The massive search-and-rescue operation started in earnest on Sunday, when the first four boys were extracted from the subterranean maze. In just three days, international dive teams managed to get all 13 out of the cave as they raced against astronomical odds and a pending monsoon rainstorm that threatened to swamp the cave again.
After replenishing oxygen in the cave and giving divers time to rest, the final push in rescue effort began at 10 a.m. local time Tuesday. As with the previous rescue efforts, 19 divers entered the cave, with two divers escorting each of the boys and their out of the labyrinth with tethers.
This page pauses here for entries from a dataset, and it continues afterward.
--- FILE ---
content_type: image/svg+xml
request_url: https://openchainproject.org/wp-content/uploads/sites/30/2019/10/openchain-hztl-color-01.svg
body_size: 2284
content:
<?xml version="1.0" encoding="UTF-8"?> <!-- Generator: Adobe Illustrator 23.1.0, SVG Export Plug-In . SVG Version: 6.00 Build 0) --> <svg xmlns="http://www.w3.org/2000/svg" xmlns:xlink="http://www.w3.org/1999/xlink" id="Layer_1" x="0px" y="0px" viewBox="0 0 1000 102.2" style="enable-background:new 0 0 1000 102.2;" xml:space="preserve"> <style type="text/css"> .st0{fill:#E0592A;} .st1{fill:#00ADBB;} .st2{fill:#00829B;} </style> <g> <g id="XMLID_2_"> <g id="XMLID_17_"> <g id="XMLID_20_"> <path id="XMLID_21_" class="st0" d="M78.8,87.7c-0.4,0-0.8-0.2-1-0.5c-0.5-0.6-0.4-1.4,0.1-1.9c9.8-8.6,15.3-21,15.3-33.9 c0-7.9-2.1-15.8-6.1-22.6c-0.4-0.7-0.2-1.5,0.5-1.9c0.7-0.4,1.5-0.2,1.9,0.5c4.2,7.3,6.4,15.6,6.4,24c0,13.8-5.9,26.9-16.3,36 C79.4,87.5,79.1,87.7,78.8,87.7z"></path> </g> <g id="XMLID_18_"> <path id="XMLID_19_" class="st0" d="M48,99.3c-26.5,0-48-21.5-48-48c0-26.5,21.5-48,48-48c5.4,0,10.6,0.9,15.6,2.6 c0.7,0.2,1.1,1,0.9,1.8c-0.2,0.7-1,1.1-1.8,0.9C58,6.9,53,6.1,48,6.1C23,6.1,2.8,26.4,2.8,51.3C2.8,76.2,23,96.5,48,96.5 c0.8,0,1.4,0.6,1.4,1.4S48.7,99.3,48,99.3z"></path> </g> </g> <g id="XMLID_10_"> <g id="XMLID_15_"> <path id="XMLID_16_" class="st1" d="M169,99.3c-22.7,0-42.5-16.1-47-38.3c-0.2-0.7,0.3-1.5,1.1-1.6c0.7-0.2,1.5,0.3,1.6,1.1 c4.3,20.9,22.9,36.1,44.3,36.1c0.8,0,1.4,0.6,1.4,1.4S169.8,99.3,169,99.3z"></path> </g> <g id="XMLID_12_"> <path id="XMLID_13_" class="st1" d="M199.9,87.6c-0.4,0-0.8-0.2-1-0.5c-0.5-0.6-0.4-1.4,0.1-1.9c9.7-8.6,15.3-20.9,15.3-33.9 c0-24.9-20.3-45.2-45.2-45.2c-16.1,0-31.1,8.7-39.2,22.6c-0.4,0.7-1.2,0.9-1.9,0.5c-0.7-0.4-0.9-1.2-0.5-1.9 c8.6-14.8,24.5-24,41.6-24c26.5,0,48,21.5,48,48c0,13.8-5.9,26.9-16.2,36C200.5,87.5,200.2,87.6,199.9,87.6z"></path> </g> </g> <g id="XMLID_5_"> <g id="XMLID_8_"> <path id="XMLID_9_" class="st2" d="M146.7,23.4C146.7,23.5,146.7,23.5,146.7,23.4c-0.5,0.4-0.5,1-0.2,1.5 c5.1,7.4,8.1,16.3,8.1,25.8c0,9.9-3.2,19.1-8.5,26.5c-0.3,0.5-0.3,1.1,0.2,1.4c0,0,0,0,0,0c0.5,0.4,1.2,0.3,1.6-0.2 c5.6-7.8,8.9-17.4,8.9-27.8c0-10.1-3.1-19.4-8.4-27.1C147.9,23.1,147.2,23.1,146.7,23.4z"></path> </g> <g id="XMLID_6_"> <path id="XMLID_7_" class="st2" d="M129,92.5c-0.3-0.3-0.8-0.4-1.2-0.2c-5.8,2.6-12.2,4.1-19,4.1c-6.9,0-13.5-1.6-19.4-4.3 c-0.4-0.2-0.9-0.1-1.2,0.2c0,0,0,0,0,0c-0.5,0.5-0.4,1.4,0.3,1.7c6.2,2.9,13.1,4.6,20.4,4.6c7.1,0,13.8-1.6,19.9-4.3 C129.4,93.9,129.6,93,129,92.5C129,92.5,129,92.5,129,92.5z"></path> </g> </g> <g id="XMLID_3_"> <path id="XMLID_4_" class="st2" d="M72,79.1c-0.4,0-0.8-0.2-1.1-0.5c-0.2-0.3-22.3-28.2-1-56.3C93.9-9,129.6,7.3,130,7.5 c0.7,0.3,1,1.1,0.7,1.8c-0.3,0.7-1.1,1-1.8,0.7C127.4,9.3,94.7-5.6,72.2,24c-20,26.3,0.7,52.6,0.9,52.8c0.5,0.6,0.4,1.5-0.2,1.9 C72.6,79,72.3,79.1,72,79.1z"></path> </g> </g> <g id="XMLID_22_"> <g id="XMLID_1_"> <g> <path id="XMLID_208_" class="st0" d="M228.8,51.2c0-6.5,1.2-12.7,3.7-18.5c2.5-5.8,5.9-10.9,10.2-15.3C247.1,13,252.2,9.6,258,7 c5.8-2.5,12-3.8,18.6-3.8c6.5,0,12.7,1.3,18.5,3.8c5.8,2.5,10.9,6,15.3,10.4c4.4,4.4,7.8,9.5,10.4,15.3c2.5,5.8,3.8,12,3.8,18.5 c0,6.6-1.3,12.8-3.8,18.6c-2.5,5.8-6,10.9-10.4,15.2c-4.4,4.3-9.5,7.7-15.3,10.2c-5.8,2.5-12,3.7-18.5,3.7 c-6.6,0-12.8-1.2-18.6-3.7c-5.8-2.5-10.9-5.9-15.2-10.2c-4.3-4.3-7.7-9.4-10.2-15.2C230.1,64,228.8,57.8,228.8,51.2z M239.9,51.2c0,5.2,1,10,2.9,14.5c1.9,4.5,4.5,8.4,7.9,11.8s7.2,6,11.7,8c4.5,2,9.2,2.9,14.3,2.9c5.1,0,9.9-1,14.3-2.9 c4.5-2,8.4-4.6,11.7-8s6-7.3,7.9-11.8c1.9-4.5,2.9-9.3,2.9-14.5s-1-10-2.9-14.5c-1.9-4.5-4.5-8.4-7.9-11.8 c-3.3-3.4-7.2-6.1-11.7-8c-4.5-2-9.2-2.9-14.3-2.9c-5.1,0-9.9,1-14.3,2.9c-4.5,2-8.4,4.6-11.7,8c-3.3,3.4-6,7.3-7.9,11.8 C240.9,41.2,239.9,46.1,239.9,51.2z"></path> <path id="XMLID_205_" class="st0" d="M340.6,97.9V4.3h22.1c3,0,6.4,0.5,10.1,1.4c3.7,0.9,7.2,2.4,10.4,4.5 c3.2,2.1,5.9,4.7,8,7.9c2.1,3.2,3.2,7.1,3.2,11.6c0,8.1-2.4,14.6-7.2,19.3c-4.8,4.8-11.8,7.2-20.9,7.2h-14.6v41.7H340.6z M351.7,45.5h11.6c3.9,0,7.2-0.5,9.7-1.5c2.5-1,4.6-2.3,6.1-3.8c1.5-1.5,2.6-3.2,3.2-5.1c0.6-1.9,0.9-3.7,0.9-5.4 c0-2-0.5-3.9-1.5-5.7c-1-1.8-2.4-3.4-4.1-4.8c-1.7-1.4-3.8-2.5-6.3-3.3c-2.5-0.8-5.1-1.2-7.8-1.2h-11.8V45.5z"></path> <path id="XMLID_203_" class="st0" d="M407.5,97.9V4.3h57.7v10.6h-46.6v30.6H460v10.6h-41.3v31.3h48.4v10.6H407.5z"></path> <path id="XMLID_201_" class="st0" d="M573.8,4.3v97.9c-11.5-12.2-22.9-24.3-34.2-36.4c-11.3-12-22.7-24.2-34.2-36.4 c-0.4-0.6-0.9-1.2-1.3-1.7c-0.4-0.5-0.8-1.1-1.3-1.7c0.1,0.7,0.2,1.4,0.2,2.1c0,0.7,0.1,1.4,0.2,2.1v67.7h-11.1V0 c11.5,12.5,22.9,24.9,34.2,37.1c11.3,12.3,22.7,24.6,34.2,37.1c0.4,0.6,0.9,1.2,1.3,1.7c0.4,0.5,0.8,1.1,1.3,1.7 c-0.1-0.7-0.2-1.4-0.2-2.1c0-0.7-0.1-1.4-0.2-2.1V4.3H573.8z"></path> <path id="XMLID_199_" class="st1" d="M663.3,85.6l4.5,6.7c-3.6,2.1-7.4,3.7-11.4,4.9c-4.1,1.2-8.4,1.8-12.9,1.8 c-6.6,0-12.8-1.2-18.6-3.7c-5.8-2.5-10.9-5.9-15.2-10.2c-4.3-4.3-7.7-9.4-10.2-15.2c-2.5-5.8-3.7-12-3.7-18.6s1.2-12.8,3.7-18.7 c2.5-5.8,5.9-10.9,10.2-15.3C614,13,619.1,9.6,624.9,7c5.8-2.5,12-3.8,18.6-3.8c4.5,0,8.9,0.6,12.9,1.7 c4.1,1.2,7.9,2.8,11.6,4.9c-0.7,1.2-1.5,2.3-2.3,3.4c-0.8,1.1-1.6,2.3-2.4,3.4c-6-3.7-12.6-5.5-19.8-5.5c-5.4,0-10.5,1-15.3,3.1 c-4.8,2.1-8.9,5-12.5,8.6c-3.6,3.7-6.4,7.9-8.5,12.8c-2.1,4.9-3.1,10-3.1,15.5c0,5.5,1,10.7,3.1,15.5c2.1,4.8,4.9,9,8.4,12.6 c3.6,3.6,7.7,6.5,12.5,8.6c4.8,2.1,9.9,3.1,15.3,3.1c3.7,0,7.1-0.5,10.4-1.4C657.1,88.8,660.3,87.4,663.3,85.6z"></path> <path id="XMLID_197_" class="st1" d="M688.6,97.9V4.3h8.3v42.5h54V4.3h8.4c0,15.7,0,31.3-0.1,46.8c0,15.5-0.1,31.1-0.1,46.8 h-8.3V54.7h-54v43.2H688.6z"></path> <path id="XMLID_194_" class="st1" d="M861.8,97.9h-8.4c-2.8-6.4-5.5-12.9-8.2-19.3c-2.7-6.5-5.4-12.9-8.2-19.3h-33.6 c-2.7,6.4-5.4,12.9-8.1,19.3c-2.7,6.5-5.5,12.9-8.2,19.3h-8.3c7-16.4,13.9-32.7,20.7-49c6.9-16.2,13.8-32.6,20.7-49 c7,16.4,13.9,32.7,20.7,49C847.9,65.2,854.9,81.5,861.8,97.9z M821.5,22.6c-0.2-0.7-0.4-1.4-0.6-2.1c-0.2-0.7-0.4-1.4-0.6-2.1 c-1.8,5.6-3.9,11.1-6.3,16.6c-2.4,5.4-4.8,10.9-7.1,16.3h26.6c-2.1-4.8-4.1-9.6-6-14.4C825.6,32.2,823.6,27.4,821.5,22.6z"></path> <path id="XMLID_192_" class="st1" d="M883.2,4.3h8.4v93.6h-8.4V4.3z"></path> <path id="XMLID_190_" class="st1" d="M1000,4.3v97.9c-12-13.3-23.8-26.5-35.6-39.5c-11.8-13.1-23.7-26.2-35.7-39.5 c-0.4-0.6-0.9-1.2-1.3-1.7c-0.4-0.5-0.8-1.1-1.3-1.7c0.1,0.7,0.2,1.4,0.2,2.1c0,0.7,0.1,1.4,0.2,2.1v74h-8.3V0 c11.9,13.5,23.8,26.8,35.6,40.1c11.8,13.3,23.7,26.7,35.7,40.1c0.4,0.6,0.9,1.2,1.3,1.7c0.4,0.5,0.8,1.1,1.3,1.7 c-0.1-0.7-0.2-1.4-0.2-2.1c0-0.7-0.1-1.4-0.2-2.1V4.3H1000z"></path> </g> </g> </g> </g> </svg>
"If everything goes to plan, all will come out today," an official said at a Tuesday midday press conference.
Just hours later, that statement proved true when the divers emerged from the cave with the first boy about 4 p.m. local time. About two hours later, all of the others were rescued.
Chiang Rai Province Gov. Narongsak Osatanakorn said Tuesday that the first rescue mission took 11 hours to take to bring the first four boys. It took nine hours to take out the next group of boys on Monday and about the same amount of time to complete the operation on Tuesday.
In addition to the coach and four boys, the doctor and three SEALs who have remained in the chamber with the boys were expected to emerge from the cave shortly after.
The last four boys rescued from the cave range in age from 12 to 14.
Officials said the first eight of the boys rescued were healthy, though two of the four brought out Monday did have swollen lungs.
"They are good physically and mentally," a health official said at a separate press conference from Chiang Rai Prachanukroh Hospital.
According to a statement from the hospital, two of the boys already taken out of the cave are suffering from pneumonia.
Early tests indicate all of the boys could be suffering from lung infections, but only two of the first four boys were confirmed. They expected full blood test results in about 24 hours.
"The second four, we moved them yesterday from the cave, the age is from 12 to 14," the commission commander of the medical department said Tuesday. "[They] were alert, and able to identify themselves. When they arrived at Chiang Rai hospital there was a primary medical examination conducted on all four of them. All four are healthy."
The parents are able to see their kids through a glass window, but they are not allowed to make physical contact with them because docs are concern about infection.
The boys can all eat bland foods, but they can't eat anything spicy. The boys are still requesting the Thai basil fried rice, but they're not allowed to eat it yet.
The boys have been in the cave since June 23 when they were exploring the cave and unexpected rain flooded the tunnels. It was 10 days before the boys were miraculously located, and the remaining five have been in the cave for eight days.